Published: Wed 31 Aug 2016 11:55 AM
Wednesday 31 August 2016 11:52 AM
Setback for Ruataniwha scheme as Forest & Bird wins appeal against DOC land swap
By Jonathan Underhill
Aug. 31 (BusinessDesk) - The Royal Forest & Bird Protection Society has won an appeal against a proposed land swap by the Department of Conservation which would have allowed 22 hectares of Ruahine Forest Park be flooded as part of the Ruataniwha Water Storage Scheme that will provide irrigation for farmers.
In a majority decision released today, the Court of Appeal overturned a High Court ruling that the director-general of conservation, Lou Sanson, was entitled to revoke the conservation status of the land that lay within the footprint of the proposed reservoir, allowing it to be flooded in exchange for a larger area of land with conservation value. In the High Court, Forest & Bird had challenged the DOC chief's right to "trade away" conservation estate land held for recreational purposes under the Conservation Act for the benefit of commercial interests.
"The principal issue under appeal was whether the decision to revoke the classification was done in accordance with the law," Justices Helen Winkelmann and Rhys Harrison said in the majority judgment. "The majority of the court found that under the Act the director-general would have had to be convinced in his assessment that the intrinsic values of the land in question were no longer worth permanent protection as envisaged by the Act. He was not entitled, as the High Court had ruled, to base his decision on a broad assessment of the merits of the proposed land swap for the conservation estate as a whole."
The court directed Sanson to set aside his decision and reconsider the application of the second respondent in the appeal, Hawke's Bay Regional Investment Co.

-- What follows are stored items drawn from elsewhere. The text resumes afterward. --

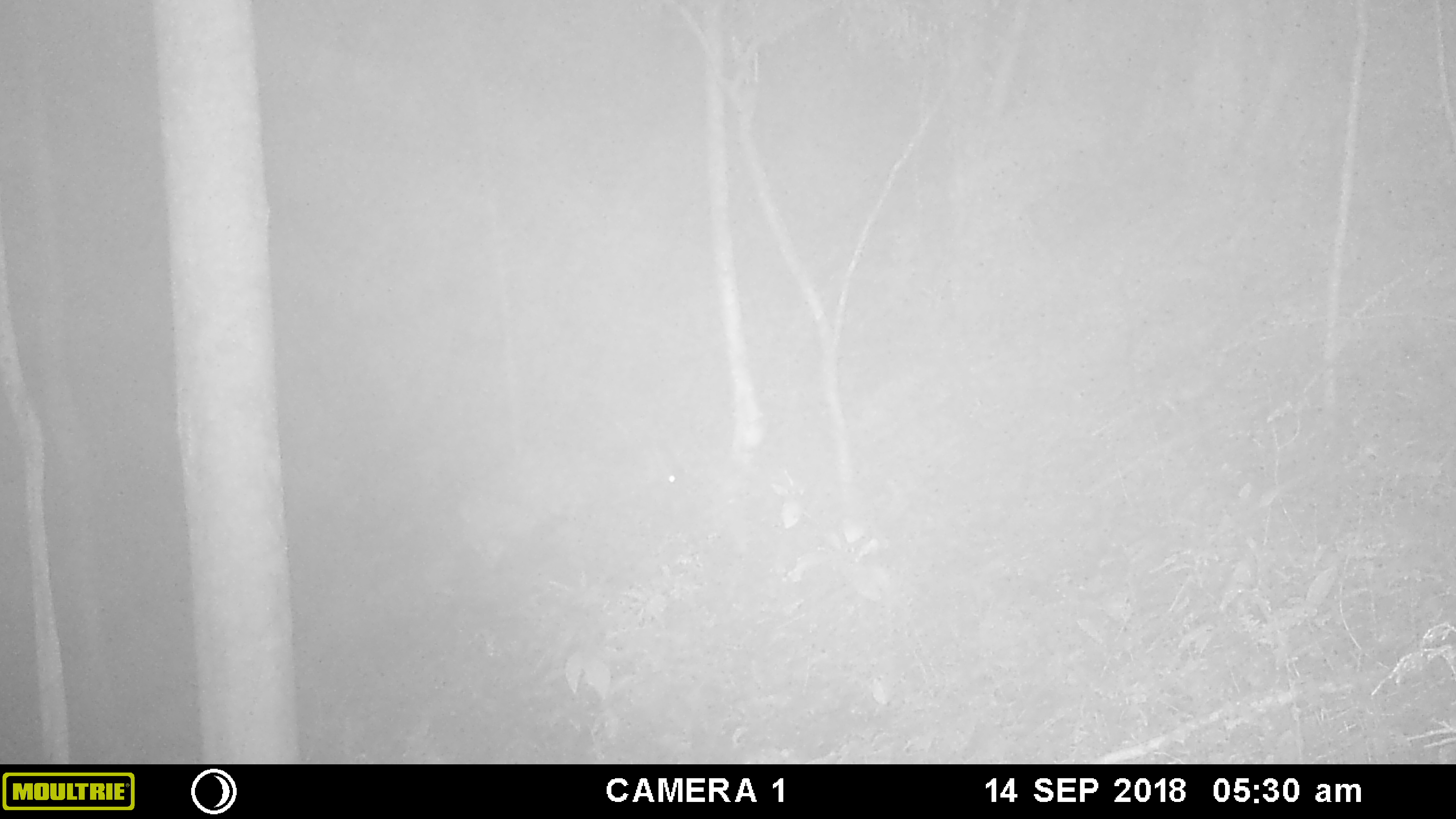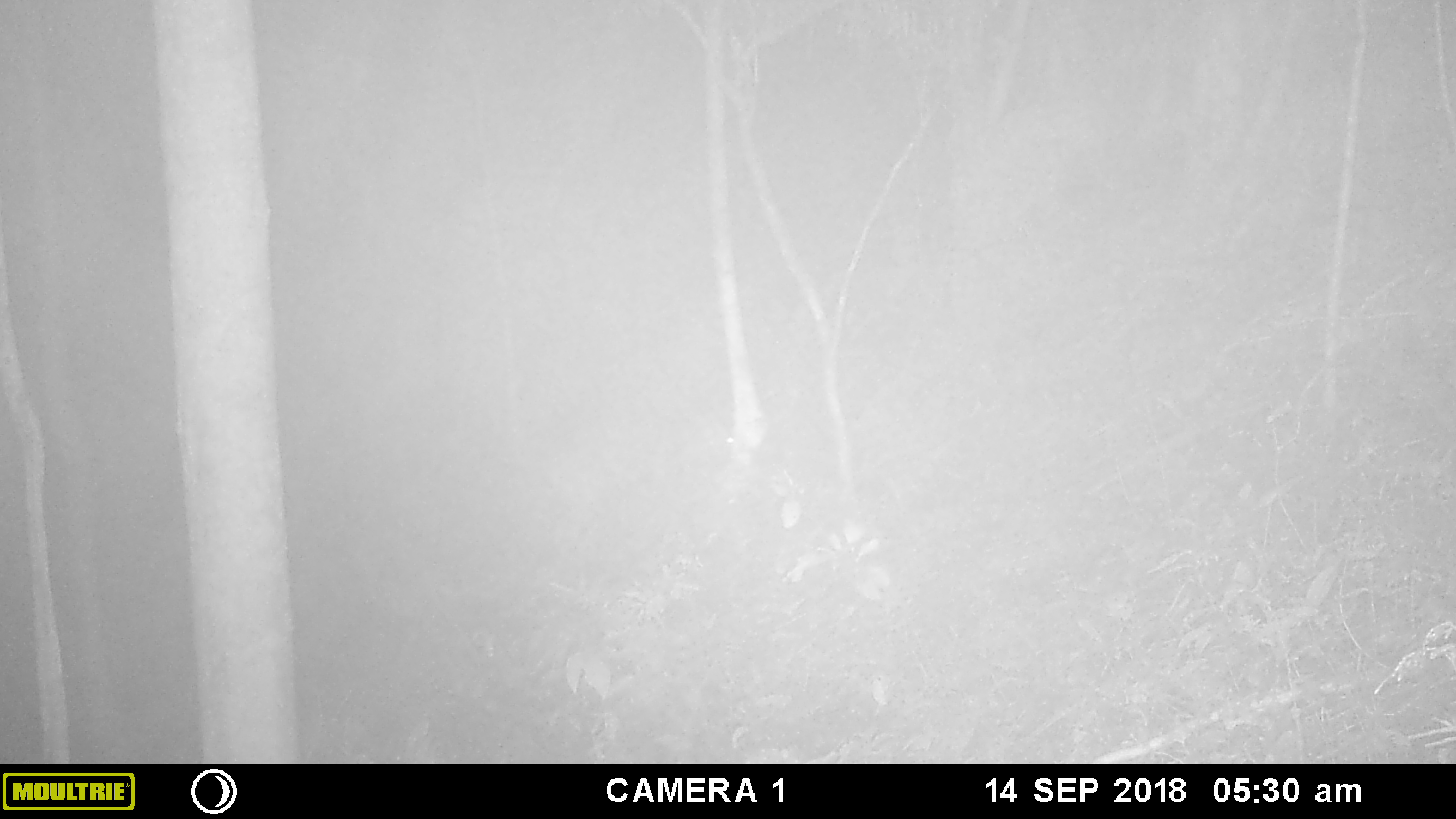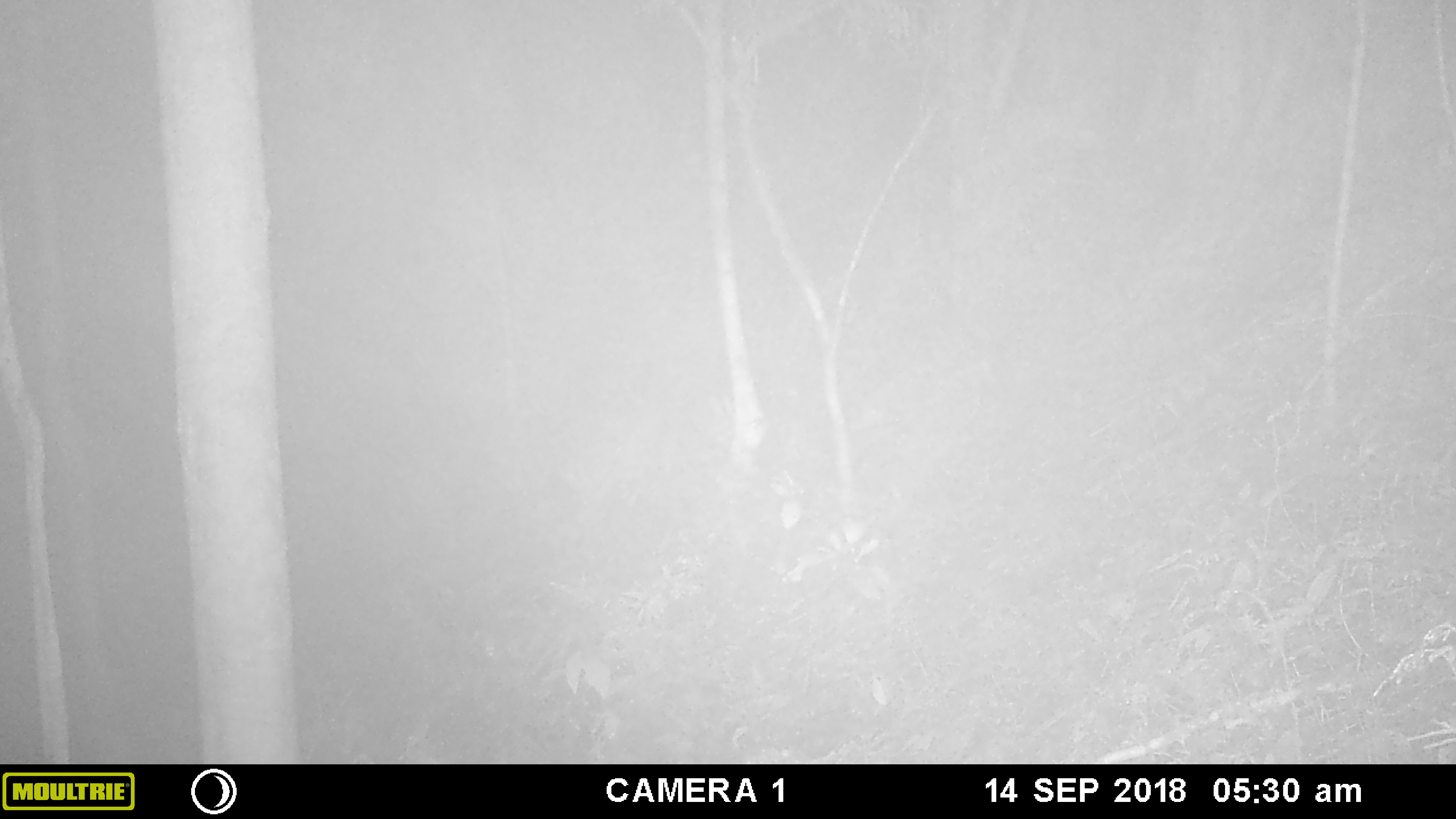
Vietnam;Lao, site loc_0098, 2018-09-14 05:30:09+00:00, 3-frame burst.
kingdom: Animalia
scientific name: Animalia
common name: animal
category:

The third member of the appeal bench, Ellen France would have dismissed the appeal for the reasons given in Justice Matthew Palmer's High Court ruling, which rejected the environmental group's challenge, finding that the decision was within the broad purpose of the Conservation Act.
Last October, Sanson said he had approved the land swap because it amounted to "a net gain for conservation" of about 170 hectares of private land containing beech forest and regenerating native bush, in return for 22 ha of the Ruahine Forest Park. He described the 22 ha block as having previously been heavily logged, and "partly infested with weeds such as willow and Darwin’s barberry".
But Forest & Bird lawyer Sally Gepp said at the time that allowing this decision to stand could set a precedent and mean that any part of New Zealand’s specially protected conservation land could be traded away "and the special values of the land removed to advance commercial interests."
The $275 million water scheme, backed by the Hawke's Bay Regional Council's investment arm, would create a 93 million cubic metre reservoir to store water in the upper Makaroro river to improve river flows for agricultural use in the Tukituki River catchment. It's estimated it would provide irrigation for 25,000 hectares of farm land in central Hawke's Bay.